■ **AIM OF THE TASK**
Could you resume the forum thread about fitting 6x9 speakers to the parcel shelf of a mkIV Golf from the point where it stops?

■ **SELECTED EXTRACT**
┄┄┄┄┄┄┄┄┄┄┄┄┄┄┄┄┄┄┄┄

# Fitting and wiring 6x9's to parcel shelf of mkIV Golf



## akf1 (Apr 11, 2007)

I was hoping someone could help me connect my JBL GT0937 6x9 speakers to my Sony CDX-GT705DX head unit? 
Being a complete newbie I'm not sure what leads I need or if this is even possible(?!)
The head unit itself has the usual sony outputs including a front and rear pair of RCA outputs which I would have thought I could run a lead from through to the boot of the car but I wanted to double check this was correct before buying myself a nice long RCA lead! Also, the speakers themselves have pin connections rather than RCA so how would I go about changing the connections?
I was also wondering if anyone had any tips on (discreetly!) running leads from the front of the car to the boot or on how to go about fitting the speakers to the back shelf?
Any info you could give me would be awesome!
Cheers


----------



## CMihalcheon (Jan 29, 2007)

*Re: Fitting and wiring 6x9's to parcel shelf of mkIV Golf (akf1)*

RCA's are low voltage and Speaker wires are high voltage. You need to run speaker wires to the speakers, or run RCA's to an amplifier and then run speaker wires from the amp to the speakers. As for running wires to the boot, pry up the side trim that runs along under the side rails of the car under where the door would be when closed. They just pry up and there is plenty of room to run wires there. Starts at the kickpanel and goes to the trunk.


----------



## pwnt by pat (Oct 21, 2005)

*Re: Fitting and wiring 6x9's to parcel shelf of mkIV Golf (akf1)*

Why would you want to add 6x9's to the shelf anyway?


----------



## akf1 (Apr 11, 2007)

*Re: Fitting and wiring 6x9's to parcel shelf of mkIV Golf (pwnt by pat)*

I just assumed that the parcel shelf was the best place to put 6x9's(!?) Would you recommend anywhere else?


----------



## akf1 (Apr 11, 2007)

┄┄┄┄┄┄┄┄┄┄┄┄┄┄┄┄┄┄┄┄

■ **RECORD SET**

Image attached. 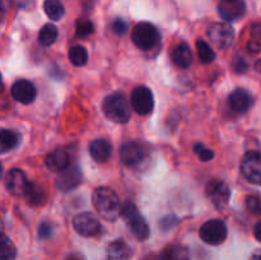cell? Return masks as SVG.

┄┄┄┄┄┄┄┄┄┄┄┄┄┄┄┄┄┄┄┄

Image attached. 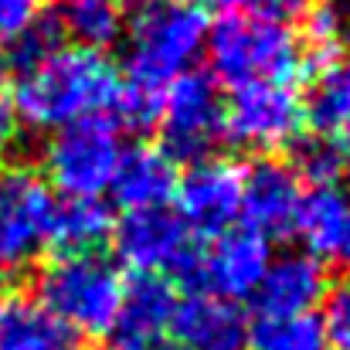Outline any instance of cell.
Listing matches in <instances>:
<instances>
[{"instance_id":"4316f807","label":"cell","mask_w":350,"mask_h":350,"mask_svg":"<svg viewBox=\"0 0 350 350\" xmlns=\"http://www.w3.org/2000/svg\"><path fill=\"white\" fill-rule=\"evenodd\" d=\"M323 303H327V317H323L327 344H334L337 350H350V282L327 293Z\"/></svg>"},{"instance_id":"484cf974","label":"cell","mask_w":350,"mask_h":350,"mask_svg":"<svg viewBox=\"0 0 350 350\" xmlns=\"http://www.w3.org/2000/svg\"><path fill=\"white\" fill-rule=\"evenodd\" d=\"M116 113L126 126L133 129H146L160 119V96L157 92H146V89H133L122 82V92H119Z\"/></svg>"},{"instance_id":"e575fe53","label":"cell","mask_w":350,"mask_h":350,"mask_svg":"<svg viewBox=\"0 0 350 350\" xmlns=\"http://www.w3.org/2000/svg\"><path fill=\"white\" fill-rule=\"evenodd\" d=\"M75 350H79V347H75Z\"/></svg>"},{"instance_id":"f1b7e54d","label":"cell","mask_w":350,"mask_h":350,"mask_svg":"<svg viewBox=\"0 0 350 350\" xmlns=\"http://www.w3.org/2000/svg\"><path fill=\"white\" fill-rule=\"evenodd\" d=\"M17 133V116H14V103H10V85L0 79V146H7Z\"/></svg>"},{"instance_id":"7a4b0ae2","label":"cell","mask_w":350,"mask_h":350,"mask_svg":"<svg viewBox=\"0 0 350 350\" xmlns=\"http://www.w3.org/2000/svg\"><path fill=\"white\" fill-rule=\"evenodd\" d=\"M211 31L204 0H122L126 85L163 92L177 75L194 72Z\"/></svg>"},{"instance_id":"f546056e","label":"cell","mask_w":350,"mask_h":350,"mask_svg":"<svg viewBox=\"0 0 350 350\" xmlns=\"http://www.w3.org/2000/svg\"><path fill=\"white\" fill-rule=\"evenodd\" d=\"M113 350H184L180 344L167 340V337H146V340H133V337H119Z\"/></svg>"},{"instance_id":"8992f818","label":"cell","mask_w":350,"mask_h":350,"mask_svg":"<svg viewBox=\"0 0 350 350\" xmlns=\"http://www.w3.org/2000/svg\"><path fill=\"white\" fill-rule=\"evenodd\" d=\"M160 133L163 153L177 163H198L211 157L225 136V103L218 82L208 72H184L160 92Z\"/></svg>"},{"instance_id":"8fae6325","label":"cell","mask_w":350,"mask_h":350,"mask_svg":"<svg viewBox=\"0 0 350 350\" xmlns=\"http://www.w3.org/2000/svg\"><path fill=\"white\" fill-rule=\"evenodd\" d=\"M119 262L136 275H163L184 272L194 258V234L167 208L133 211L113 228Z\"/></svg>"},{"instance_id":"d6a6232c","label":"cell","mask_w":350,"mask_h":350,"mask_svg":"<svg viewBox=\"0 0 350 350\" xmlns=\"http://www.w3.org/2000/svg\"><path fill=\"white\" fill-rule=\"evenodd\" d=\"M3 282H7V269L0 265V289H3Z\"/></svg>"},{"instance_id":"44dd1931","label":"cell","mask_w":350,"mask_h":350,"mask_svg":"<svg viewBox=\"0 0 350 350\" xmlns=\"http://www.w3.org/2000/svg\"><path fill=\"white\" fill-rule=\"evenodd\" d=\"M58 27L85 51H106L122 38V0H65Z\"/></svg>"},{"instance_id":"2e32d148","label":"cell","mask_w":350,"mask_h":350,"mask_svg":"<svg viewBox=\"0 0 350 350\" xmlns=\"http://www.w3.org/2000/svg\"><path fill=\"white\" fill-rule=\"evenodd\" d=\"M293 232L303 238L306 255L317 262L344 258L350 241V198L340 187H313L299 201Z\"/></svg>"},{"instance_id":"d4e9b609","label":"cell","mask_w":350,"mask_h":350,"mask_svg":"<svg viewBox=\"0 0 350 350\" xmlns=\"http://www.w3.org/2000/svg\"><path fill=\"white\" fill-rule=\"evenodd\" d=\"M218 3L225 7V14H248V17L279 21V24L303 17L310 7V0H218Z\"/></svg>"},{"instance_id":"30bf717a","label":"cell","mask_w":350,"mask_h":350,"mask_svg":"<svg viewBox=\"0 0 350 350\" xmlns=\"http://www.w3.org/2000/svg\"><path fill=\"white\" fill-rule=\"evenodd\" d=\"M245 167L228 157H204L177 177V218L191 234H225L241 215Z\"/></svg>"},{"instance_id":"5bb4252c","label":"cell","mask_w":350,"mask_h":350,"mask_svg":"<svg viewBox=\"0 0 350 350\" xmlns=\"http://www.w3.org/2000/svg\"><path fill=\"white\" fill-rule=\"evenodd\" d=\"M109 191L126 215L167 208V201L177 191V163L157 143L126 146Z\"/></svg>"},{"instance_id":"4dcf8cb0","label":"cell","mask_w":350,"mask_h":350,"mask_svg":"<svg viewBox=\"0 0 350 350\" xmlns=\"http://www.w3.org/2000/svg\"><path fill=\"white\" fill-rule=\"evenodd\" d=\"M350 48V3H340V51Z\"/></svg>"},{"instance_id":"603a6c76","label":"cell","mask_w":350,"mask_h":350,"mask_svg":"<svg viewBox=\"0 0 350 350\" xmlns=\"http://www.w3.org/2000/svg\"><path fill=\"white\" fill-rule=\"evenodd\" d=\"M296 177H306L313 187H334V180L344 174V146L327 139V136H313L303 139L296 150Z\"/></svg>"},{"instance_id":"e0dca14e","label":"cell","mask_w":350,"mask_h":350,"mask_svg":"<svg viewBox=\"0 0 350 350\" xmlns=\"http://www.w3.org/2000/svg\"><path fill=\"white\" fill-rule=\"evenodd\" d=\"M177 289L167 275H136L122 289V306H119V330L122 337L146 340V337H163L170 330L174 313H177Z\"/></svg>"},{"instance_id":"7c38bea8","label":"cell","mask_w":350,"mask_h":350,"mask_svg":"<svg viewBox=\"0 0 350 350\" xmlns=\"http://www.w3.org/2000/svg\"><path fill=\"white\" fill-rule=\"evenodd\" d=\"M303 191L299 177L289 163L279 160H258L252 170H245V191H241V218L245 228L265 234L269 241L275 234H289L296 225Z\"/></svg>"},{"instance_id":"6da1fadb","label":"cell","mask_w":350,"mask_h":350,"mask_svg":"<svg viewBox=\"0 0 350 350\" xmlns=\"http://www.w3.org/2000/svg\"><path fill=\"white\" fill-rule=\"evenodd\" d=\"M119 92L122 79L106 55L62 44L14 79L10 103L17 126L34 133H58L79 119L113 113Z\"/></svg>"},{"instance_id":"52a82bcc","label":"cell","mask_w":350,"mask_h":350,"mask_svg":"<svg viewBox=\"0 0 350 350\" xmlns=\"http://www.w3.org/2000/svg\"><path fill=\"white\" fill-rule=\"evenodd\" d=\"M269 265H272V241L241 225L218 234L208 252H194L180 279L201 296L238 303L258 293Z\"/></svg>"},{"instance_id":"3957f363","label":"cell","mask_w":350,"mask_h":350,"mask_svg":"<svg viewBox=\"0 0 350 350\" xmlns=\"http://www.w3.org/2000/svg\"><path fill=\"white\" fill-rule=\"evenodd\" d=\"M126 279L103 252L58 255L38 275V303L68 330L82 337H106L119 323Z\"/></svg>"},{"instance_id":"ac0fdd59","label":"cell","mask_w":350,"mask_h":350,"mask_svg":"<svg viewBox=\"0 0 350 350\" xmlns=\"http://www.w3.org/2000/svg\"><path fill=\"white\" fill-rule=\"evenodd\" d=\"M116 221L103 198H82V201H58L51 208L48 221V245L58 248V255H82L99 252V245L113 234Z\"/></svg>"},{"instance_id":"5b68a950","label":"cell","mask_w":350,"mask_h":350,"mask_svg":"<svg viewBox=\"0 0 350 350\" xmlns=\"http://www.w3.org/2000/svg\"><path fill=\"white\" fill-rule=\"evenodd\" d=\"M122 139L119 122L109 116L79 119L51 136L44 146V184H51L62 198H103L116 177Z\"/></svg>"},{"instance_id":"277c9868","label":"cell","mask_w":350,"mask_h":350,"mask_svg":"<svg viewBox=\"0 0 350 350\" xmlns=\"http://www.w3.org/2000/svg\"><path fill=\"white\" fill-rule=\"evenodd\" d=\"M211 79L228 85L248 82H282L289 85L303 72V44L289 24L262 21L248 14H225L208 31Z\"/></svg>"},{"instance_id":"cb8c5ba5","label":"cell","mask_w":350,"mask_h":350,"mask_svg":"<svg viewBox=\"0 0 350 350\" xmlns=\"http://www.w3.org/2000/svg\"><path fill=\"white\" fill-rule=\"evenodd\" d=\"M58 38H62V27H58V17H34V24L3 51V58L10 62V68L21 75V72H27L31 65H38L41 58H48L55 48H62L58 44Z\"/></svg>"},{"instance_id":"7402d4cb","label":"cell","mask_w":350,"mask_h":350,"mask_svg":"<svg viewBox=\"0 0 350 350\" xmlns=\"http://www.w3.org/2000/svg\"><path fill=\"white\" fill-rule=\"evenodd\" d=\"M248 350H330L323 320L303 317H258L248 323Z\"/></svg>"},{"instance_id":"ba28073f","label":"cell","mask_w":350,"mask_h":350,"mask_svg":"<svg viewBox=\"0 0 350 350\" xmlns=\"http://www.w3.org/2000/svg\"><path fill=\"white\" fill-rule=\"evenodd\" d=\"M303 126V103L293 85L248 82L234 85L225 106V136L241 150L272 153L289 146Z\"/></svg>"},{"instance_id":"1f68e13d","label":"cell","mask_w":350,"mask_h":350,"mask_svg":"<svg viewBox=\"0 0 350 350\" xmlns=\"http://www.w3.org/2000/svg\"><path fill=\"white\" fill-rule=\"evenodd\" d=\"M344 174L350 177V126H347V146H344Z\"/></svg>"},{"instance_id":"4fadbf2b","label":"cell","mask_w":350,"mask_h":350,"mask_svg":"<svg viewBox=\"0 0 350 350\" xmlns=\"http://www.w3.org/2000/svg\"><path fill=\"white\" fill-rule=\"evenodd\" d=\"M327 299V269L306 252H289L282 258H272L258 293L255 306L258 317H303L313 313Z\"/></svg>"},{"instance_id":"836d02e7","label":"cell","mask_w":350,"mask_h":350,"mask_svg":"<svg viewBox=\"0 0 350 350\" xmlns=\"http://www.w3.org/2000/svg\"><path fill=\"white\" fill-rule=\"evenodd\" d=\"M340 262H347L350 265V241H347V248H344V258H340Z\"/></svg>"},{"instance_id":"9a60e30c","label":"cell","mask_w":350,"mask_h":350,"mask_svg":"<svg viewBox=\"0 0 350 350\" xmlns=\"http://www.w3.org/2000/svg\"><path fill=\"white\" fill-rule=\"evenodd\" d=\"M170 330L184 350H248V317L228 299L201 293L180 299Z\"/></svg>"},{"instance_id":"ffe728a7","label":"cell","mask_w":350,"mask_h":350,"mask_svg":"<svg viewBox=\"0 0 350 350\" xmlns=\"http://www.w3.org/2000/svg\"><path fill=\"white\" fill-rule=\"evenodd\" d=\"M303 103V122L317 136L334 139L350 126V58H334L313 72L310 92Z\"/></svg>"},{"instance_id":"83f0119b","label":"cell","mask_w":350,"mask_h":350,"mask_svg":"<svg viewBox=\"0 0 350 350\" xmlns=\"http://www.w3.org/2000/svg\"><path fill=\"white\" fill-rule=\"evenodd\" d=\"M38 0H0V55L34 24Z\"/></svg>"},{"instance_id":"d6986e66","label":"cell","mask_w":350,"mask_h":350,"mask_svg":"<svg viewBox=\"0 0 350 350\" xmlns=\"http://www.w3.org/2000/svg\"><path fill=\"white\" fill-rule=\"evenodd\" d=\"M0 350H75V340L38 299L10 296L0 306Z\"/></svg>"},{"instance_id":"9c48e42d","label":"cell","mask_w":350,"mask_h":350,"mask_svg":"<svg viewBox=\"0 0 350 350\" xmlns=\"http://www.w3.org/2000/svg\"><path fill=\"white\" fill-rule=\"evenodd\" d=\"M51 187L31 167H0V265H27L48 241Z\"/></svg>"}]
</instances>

┄┄┄┄┄┄┄┄┄┄┄┄┄┄┄┄┄┄┄┄

■ **ANSWER**
*Re: Fitting and wiring 6x9's to parcel shelf of mkIV Golf (CMihalcheon)*

OK thanks! Where would I run the speaker wires from though? Sorry if I'm being a bit dense!


----------



## CMihalcheon (Jan 29, 2007)

*Re: Fitting and wiring 6x9's to parcel shelf of mkIV Golf (akf1)*

Are you replacing any other speakers for the 6x9's or adding them on top of the stock speakers. If your adding them to the stock system, you'll most likely need an amplifier, because the Deck could not handle the lowered resistance with the extra speakers. Best place to run speaker wires from is the head unit. If you disconnect another set of speakers and run those wires to the 6x9's then you could do that easily.
in my opinion your money would be better spent on a good set of component speakers for the front, but thats just me


----------



## pwnt by pat (Oct 21, 2005)

*Re: Fitting and wiring 6x9's to parcel shelf of mkIV Golf (CMihalcheon)*

darn you and you post stealers.....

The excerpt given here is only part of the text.